The Cringe Loss (Adolphs et al., 2022) is a token-level loss function that contrasts the correct next token with a hard-negative token from the vocabulary that has high logit weight but still incorrect. The Pairwise Cringe Loss (Xu et al., 2023b) applies the cringe loss to an iterative self-improving style of training.
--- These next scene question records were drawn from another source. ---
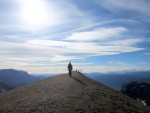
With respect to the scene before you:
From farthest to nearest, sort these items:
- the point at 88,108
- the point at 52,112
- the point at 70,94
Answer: the point at 70,94, the point at 88,108, the point at 52,112

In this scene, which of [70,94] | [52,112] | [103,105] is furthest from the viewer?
[70,94]

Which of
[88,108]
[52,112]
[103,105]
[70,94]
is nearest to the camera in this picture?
[52,112]

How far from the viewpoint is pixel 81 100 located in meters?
29.0

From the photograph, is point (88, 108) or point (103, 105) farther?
point (103, 105)

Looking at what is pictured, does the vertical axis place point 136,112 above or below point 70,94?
below

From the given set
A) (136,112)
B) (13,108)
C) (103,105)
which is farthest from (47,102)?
(136,112)

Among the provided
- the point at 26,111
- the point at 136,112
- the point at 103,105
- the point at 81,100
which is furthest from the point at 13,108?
the point at 136,112

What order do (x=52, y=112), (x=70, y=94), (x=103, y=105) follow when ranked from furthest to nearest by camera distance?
(x=70, y=94)
(x=103, y=105)
(x=52, y=112)

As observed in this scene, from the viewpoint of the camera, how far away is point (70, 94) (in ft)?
104

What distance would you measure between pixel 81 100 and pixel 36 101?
5489mm

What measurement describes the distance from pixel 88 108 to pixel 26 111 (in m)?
6.67

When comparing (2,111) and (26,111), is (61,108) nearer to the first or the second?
(26,111)

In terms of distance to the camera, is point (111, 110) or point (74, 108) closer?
point (74, 108)

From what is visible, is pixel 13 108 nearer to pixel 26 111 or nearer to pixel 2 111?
pixel 2 111
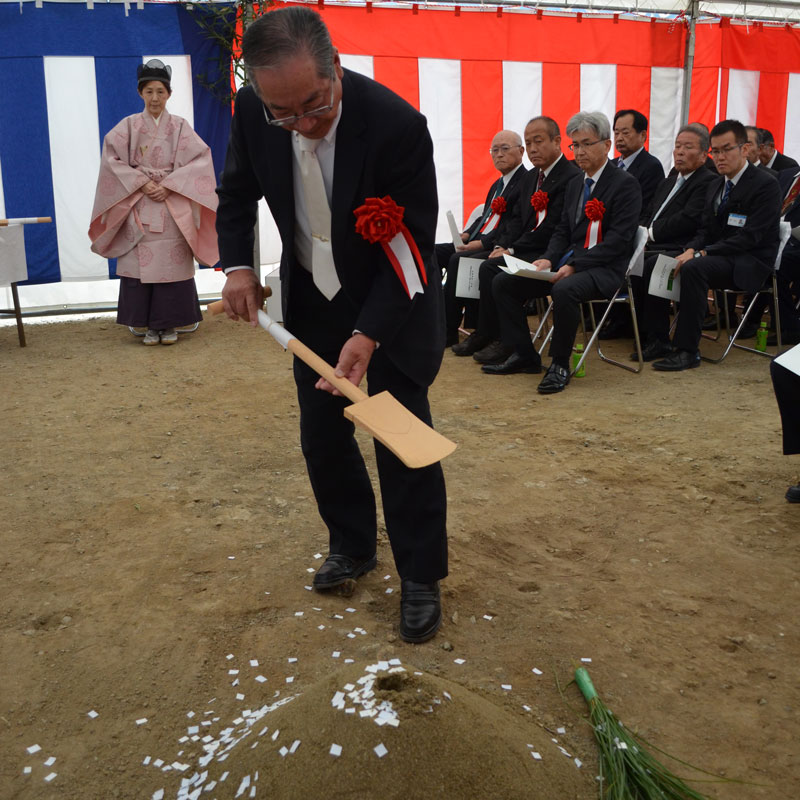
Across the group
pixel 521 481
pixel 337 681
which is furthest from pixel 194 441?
pixel 337 681

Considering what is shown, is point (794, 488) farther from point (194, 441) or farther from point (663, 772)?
point (194, 441)

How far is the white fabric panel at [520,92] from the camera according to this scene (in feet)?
23.1

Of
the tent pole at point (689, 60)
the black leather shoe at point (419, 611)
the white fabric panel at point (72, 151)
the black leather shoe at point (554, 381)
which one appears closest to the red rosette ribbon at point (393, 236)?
the black leather shoe at point (419, 611)

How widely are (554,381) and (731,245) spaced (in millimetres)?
1443

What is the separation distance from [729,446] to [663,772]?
7.64ft

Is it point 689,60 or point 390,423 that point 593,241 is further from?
point 689,60

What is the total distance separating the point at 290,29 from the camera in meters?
1.66

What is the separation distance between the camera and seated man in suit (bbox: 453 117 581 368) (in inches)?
199

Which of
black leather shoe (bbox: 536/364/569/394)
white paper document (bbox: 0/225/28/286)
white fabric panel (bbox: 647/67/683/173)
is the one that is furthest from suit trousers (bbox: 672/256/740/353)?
white paper document (bbox: 0/225/28/286)

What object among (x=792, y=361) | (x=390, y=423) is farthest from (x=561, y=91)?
(x=390, y=423)

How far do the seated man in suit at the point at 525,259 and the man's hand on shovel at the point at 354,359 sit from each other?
319 centimetres

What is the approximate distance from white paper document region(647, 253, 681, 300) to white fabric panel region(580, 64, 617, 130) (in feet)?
8.41

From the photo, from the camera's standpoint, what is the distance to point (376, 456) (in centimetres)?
225

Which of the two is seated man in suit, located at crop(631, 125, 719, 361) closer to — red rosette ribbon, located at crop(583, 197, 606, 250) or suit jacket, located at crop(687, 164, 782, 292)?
suit jacket, located at crop(687, 164, 782, 292)
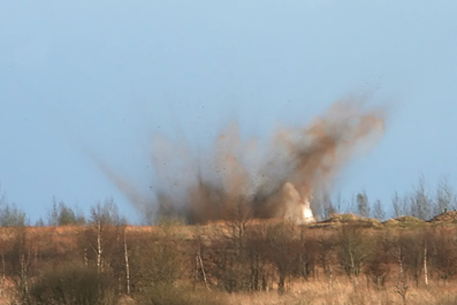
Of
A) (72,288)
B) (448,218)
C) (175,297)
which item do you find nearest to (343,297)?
(175,297)

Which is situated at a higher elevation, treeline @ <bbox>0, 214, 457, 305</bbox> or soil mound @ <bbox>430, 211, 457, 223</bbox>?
soil mound @ <bbox>430, 211, 457, 223</bbox>

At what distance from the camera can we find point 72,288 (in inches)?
1182

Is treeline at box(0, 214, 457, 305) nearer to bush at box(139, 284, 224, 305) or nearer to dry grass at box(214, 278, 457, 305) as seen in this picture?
dry grass at box(214, 278, 457, 305)

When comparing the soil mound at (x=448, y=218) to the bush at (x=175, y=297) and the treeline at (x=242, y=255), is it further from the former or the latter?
the bush at (x=175, y=297)

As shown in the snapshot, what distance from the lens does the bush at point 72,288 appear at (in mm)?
29984

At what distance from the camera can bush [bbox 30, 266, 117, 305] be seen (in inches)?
1180

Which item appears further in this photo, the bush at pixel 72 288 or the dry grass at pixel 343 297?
the dry grass at pixel 343 297

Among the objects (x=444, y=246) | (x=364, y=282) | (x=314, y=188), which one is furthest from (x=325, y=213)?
(x=364, y=282)

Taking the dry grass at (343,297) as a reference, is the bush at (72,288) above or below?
above

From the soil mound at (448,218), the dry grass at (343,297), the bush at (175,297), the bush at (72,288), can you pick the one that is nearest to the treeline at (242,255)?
the dry grass at (343,297)

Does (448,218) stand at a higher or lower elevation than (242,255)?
higher

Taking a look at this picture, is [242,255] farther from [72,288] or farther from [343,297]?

On-Policy General Preference Optimization: Wang et al. (2023) consider finding the von Neumann winner of general preferences via multi-agent RL from the theoretical perspective. Nash-MD optimizes a policy towards the Nash equilibrium of a generalized preference model using policy gradients, showing that by sampling from a mixture of policies, one can converge to the Nash equilibrium in the last iteration (Munos et al., 2023). Self-play Preference Optimization (SPO) is another online two-player mini-max game that converges to a Nash equilibrium with no-regret guarantees (Swamy et al., 2024). However, these techniques are not as data efficient as contrastive losses and are difficult to implement faithfully without cumbersome two-timescale updates (Munos et al., 2023). A concurrent improvement, IPO-MD, mitigates these difficulties by using purely on-policy IPO updates and is empirically evaluated on an article summarization task (Calandriello et al., 2024). Guo et al. (2024) also propose to eliminate rewards in online AI-feedback (OAIF) by using another LLM to annotate which of two online-sampled outputs from the current policy is preferred. However, all the above studies only consider training pairs constructed between self-play “student vs student” samples, and between student and initial πref. That is, there is no concept of a more powerful “teacher” to compare against in their training pairs. We showed in Table 2 that omitting these “student vs teacher” preferences may hinder performance.